Par ailleurs, j’ai l’habitude de dire que de se disputer avec les gens n’est pas grave : soit vous vous disputez avec un imbécile qui reste fâché, vous n’avez rien perdu puisque c’est un imbécile (il vous aime pas mais vous l’aimez pas non plus, tant pis), soit vous vous disputez avec quelqu’un d’intelligent qui sait que la crise était passagère et qui sera reconnaître ses torts et ces raisons. Et vous êtes vous même dans le cas de la 2éme personne (d’où le debrief avec vous même), n’est ce pas ? Donc tout va bien.

Et comme je disais plus haut : vous n’accumulez pas jusqu’à la rupture, vous êtes donc plus serein. Et si vous ne faîtes pas cela tous les matins, cela permet même d’établir un certain respect. Vous avez démontré que vous êtes capable de prendre position, ou de défendre un point de vue et cela, mine de rien, beaucoup l’apprécie.

Conclusions

La colère est mauvaise conseillère, mais quand la coupe est pleine, il ne sert à rien de garder, d’intériorisé. Cela est préjudiciable à votre travail, à vos relations, à votre santé mentale et physique. N’attendez pas le point de rupture, la rage dévastatrice qui va vous faire regretter le poing à travers la tête d’un collègue. Ne râlez pas pour rien, mais râler quand il le faut, tant pis si cela doit vous fâcher avec un et vous faire passer pour le méchant de service de temps en temps.

La colère est absurde, inefficace et autodestructrice.
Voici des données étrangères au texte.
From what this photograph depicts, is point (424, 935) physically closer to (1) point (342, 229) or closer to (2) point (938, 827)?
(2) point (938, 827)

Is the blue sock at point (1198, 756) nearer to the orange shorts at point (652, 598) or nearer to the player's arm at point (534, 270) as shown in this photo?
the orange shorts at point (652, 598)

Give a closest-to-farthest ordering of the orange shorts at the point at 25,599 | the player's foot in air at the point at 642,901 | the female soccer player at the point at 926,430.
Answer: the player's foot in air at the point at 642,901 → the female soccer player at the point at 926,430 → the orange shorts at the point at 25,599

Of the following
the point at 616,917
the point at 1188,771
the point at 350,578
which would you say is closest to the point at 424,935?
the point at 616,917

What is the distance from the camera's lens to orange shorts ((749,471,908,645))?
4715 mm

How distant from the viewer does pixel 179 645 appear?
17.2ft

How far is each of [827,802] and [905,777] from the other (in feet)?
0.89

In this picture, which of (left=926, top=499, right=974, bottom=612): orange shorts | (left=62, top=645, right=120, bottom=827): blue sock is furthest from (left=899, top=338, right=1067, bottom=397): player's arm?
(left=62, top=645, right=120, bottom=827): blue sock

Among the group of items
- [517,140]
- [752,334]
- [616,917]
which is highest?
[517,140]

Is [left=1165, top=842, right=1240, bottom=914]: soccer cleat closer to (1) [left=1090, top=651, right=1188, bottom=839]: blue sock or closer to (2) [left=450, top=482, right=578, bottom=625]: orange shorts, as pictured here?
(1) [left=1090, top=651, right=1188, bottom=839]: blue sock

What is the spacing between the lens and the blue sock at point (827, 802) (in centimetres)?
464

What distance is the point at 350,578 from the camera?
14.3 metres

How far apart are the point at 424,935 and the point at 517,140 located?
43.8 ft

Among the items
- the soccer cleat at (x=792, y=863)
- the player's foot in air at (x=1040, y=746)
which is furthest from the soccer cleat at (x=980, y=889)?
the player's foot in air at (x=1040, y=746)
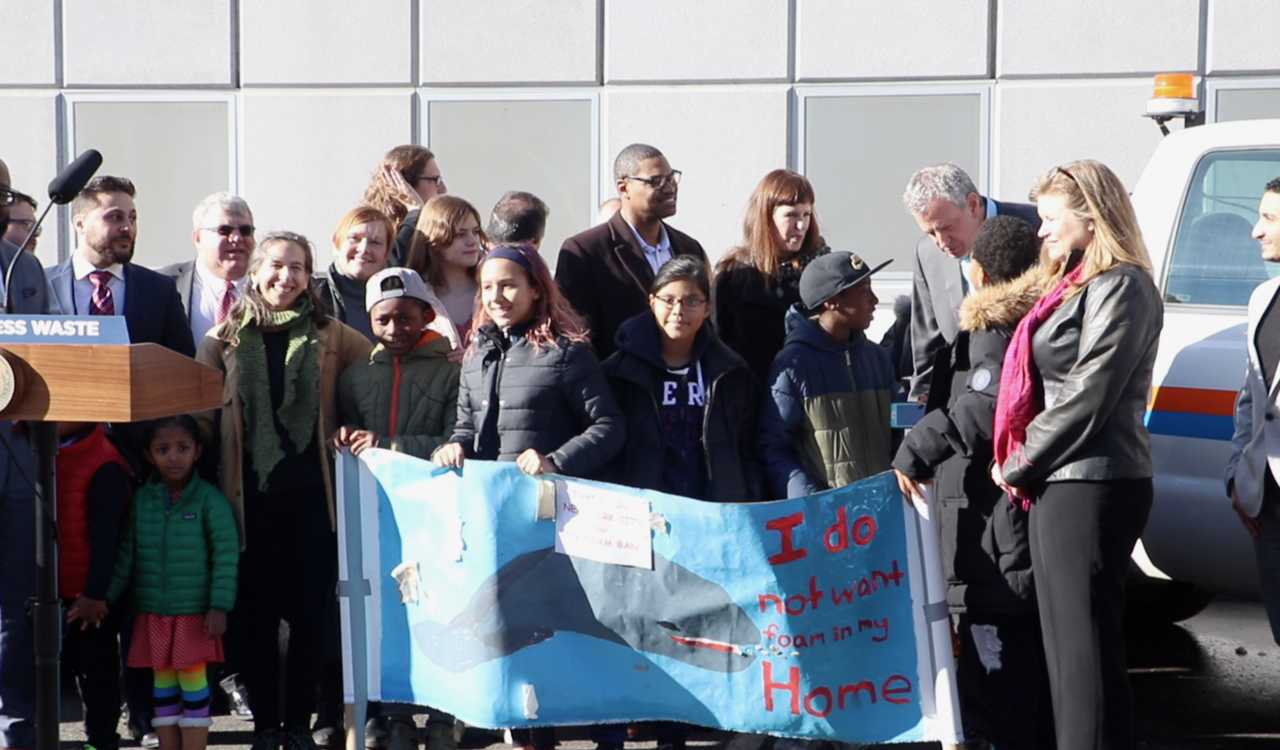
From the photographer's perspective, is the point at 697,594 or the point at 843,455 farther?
the point at 843,455

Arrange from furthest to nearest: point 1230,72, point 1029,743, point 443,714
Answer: point 1230,72
point 443,714
point 1029,743

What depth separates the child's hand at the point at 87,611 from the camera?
4734 mm

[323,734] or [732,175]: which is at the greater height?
[732,175]

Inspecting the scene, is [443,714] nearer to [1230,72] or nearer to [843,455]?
[843,455]

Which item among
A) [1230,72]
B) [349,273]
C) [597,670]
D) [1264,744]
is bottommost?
[1264,744]

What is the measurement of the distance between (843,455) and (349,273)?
217 cm

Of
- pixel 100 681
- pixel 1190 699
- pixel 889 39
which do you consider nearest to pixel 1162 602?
pixel 1190 699

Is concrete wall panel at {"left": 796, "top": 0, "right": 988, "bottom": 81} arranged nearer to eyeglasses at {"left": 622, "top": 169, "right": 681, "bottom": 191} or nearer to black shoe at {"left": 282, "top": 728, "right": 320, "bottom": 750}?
eyeglasses at {"left": 622, "top": 169, "right": 681, "bottom": 191}

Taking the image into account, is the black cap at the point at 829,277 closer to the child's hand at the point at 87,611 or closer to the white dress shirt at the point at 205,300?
the white dress shirt at the point at 205,300

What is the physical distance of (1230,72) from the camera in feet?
28.5

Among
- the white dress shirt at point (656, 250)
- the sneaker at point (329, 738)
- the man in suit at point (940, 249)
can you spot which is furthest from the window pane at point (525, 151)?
the sneaker at point (329, 738)

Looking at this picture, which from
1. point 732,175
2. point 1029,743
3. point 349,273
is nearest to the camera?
point 1029,743

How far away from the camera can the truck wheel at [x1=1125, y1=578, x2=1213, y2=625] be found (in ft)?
21.3

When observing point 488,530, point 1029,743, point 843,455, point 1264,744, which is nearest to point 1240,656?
point 1264,744
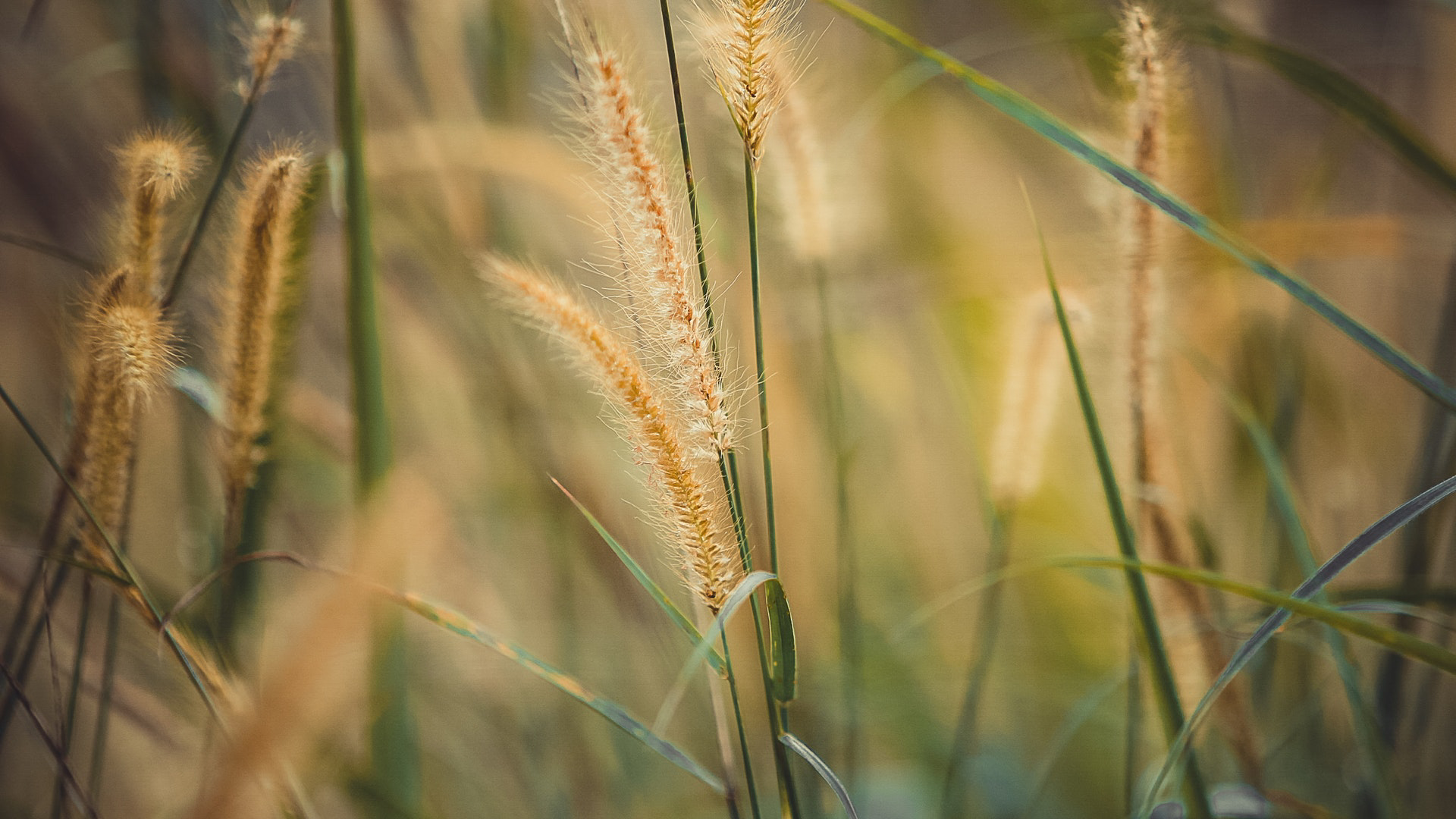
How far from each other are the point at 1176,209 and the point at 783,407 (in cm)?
38

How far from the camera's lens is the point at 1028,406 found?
0.43 metres

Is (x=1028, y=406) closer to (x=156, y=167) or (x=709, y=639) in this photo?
(x=709, y=639)

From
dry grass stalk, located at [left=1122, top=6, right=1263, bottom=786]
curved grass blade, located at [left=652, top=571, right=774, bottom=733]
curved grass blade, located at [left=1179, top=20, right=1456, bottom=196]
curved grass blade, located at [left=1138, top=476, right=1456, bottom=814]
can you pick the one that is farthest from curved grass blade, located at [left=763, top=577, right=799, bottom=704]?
curved grass blade, located at [left=1179, top=20, right=1456, bottom=196]

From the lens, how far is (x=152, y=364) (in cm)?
29

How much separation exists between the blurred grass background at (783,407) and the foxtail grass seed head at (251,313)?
0.09 m

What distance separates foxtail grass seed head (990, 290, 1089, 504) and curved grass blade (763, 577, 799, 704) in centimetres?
24

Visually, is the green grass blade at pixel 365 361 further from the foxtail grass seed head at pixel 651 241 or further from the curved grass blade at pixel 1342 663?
the curved grass blade at pixel 1342 663

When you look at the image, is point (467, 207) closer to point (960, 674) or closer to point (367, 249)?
point (367, 249)

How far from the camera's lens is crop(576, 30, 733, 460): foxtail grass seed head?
0.24 metres

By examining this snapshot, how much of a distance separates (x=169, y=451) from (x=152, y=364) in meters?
0.56

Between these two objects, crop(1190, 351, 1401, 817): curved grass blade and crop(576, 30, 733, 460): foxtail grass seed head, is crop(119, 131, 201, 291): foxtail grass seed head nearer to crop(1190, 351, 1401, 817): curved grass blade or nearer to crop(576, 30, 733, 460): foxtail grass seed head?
crop(576, 30, 733, 460): foxtail grass seed head

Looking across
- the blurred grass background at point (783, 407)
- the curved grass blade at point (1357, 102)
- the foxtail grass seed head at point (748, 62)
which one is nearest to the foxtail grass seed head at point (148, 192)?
the blurred grass background at point (783, 407)

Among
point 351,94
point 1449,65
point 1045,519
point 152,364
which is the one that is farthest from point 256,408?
point 1449,65

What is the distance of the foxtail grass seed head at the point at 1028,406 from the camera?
1.36 ft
Oui sans doute, mais pour éviter la colère rageuse et le non-dit destructeur, un petit coup de gueule, un soufflage dans les bronches, aussi désagréable soit le moment, n’est peut-être pas si néfaste que cela.


 

Plus loin

https://fr.wikipedia.org/wiki/Colère

http://www.carevox.fr/psycho-sexo/article/la-colere-est-elle-saine

http://www.capital.fr/carriere-management/coaching/eloge-du-coup-de-gueule-au-bureau-966293

notes

  1. Une colère saine est sans jugement sur autrui. Isabelle Filliozat L’intelligence du cœur Marabout, 1997
  2. je ne parle pas de la vie réelle mais cela peut fonctionner aussi, enfin je crois
  3. Thinking Straight While Seeing Red (2009)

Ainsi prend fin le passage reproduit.